• [DATASET RECORDS]

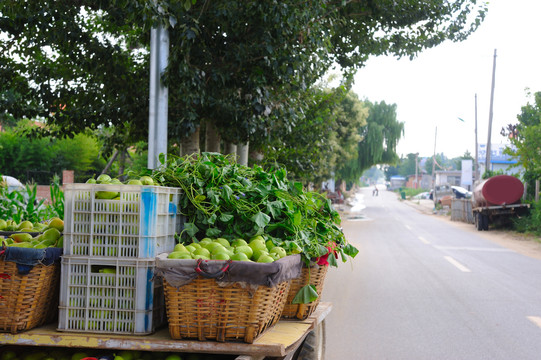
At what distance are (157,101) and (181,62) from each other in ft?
3.05

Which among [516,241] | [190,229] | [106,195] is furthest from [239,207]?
[516,241]

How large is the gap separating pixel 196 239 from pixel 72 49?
5.55 metres

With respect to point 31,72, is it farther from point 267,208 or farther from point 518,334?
point 518,334

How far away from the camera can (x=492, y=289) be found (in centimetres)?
927

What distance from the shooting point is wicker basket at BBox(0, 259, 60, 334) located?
3072 millimetres

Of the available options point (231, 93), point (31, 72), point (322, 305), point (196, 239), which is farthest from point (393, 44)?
point (196, 239)

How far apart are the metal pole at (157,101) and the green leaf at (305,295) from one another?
242 cm

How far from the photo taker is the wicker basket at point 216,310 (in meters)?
2.88

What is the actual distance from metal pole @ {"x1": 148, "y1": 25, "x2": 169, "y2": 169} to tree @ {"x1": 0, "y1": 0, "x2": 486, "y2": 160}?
0.22 meters

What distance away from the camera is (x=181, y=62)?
6.53 m

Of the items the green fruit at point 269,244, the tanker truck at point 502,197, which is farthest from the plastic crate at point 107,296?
the tanker truck at point 502,197

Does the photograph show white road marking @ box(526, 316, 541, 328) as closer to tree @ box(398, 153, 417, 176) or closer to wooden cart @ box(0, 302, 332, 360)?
wooden cart @ box(0, 302, 332, 360)

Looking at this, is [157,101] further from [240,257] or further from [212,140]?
[212,140]

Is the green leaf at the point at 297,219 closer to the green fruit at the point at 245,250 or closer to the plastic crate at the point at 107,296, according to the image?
the green fruit at the point at 245,250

• [WHAT TO PRODUCE]
Copy out, unchanged, the stretch from the line containing "Looking at this, is" through the end of the items.

• [SOLUTION TO THIS TASK]
Looking at this, is [157,101] further from [240,257] or further from [212,140]?
[212,140]

Is the green leaf at the point at 297,219 closer to the green fruit at the point at 245,250 or closer to the plastic crate at the point at 107,296, according to the image?
the green fruit at the point at 245,250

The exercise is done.